- What to produce:
Report how many of the lines below contain the word "gold", with case counting. Give only the number.
----- Supplied material
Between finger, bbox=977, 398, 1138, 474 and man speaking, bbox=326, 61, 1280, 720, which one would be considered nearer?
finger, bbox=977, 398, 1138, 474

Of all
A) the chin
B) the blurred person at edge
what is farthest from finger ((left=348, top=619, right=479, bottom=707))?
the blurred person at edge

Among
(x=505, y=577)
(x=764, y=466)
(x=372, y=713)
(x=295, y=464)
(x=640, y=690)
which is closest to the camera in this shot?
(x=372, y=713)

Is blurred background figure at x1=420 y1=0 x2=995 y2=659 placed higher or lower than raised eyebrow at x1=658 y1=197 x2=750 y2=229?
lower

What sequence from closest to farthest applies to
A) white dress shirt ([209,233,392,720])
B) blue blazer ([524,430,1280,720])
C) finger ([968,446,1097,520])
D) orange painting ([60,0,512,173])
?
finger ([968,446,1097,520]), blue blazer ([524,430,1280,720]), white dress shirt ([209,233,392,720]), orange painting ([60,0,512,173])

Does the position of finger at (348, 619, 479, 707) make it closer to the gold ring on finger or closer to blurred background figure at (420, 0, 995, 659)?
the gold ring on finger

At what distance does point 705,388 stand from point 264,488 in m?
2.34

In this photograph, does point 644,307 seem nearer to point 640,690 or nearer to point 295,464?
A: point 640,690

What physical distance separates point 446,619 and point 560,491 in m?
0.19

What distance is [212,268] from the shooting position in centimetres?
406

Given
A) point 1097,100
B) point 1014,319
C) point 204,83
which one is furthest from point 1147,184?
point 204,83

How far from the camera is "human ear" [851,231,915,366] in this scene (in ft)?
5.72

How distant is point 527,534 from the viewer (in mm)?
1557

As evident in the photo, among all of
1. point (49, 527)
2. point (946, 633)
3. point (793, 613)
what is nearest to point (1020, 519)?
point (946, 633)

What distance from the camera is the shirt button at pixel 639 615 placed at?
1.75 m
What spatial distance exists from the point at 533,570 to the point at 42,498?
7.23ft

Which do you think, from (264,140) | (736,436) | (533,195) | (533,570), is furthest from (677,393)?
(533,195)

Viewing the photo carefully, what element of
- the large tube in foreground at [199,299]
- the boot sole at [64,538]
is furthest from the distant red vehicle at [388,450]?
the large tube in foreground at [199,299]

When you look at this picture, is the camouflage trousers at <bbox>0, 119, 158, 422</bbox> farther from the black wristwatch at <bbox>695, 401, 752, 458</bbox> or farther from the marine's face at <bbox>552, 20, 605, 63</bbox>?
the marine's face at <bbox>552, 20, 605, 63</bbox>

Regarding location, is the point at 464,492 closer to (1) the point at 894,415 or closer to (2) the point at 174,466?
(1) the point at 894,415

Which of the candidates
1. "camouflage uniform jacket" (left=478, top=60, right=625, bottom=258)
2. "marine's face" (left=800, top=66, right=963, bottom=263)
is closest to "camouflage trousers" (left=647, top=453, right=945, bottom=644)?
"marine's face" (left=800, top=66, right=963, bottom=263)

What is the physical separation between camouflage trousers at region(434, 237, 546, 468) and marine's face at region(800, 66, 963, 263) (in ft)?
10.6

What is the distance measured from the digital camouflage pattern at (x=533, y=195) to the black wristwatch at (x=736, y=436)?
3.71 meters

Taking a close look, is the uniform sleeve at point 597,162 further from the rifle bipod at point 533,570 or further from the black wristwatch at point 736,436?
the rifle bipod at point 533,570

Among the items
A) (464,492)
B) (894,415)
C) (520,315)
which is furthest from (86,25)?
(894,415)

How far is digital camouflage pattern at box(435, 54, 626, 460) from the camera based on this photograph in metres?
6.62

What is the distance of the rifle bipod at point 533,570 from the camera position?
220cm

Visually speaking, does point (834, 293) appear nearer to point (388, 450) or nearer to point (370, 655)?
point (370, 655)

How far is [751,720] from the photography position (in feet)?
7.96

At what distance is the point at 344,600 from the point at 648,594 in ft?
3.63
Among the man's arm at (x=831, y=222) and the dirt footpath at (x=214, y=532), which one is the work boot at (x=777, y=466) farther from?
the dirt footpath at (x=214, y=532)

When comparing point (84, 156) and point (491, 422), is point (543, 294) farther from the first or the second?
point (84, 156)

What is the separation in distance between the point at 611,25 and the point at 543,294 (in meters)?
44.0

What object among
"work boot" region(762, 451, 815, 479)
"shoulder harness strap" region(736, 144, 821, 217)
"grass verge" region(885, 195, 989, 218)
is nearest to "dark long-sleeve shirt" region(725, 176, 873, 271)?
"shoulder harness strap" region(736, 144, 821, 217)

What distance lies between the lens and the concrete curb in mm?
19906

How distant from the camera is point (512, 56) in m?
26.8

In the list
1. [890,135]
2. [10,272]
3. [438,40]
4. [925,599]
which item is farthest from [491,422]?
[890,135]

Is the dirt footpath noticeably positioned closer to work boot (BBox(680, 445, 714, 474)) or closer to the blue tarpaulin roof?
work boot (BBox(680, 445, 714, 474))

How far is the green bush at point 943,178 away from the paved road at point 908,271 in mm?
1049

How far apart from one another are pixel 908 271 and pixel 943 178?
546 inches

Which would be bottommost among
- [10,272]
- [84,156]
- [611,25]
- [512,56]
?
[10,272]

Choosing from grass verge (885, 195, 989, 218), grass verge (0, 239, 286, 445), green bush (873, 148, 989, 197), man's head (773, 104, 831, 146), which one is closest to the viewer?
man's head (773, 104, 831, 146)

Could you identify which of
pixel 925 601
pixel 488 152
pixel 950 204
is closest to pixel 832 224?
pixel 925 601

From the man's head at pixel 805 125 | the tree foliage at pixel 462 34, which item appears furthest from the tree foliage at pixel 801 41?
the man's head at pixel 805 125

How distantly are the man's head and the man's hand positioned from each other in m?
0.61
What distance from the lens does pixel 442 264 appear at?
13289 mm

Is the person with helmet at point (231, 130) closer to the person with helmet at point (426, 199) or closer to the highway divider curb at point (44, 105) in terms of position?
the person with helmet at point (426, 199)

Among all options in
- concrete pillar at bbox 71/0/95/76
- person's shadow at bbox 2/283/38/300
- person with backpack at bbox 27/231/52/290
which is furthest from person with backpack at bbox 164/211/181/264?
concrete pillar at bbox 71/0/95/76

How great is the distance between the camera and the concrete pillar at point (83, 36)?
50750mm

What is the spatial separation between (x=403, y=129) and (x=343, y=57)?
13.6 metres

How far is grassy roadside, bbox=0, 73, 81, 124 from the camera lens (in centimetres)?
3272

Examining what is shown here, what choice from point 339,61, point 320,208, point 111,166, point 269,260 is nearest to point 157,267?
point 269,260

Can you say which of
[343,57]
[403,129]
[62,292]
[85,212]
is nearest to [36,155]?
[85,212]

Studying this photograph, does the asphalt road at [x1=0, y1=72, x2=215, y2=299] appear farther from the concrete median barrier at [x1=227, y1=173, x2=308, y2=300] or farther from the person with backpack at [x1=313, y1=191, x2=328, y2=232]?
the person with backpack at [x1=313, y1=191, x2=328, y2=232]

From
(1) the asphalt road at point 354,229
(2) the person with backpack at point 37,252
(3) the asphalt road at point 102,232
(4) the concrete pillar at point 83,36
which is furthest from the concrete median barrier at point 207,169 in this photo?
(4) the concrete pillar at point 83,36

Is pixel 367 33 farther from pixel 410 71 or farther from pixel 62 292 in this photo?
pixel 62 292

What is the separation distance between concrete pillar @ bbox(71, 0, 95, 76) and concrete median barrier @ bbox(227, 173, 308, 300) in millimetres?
----------
- Full answer:
2